Great ideas dance through my mind, like a dog might a field of peanut butter. If I don’t take action on these great ideas immediately, within minutes they disappear. If I try to do them all as they dance about my mind, I end up with too much of a good thing, similar to how a dog might feel after she attempted to eat a field full of peanut butter. The gifts that are ideas never stay long enough to really let us know they are any good, yet at the same time ideas need to be cultivated diligently to stand any chance of success. In other words, at some point in the process of a great idea, you just have to say screw it, and take an educated guess as to whether a given idea will evolve into a profitable business or not.
The challenge for entrepreneurs in 2010 and beyond is not to gather information, as might have been the case in times past, circa the telegram era, rather it is to sort the glut of information that is transmitted to us each day. Business intelligence is as much about knowing what information to toss out, as it is what to keep. Without hard numbers, a business cannot exist, yet with too much of it, failure is assured. The same principle that makes nurturing a great idea possible happens to play a big part in decrypting the sandstorm of data that a typical business inherits each day, aggressive intuition.
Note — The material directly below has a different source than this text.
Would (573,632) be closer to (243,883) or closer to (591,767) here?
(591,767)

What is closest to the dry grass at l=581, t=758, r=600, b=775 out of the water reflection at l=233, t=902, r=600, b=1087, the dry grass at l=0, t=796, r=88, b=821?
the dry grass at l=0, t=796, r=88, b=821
Whether it’s a great idea, or a pile of revenue predicting pie charts, aggressive intuition will serve your needs well. Instead of being diplomatic with every idea you get, every piece of data you’re asked to assess, take what matters most and run with it. Whatever else is left over will die anyways without careful analysis, so give it an early death and move on. Too many ideas are wasted each day for lack of aggressive intuition, and far too many emails, spreadsheets, memos, and PowerPoint presentations are developed unnecessarily in the process. Be particular, be clear, and be prompt with what you do, and how you do it, and the results you seek will rarely pass you be.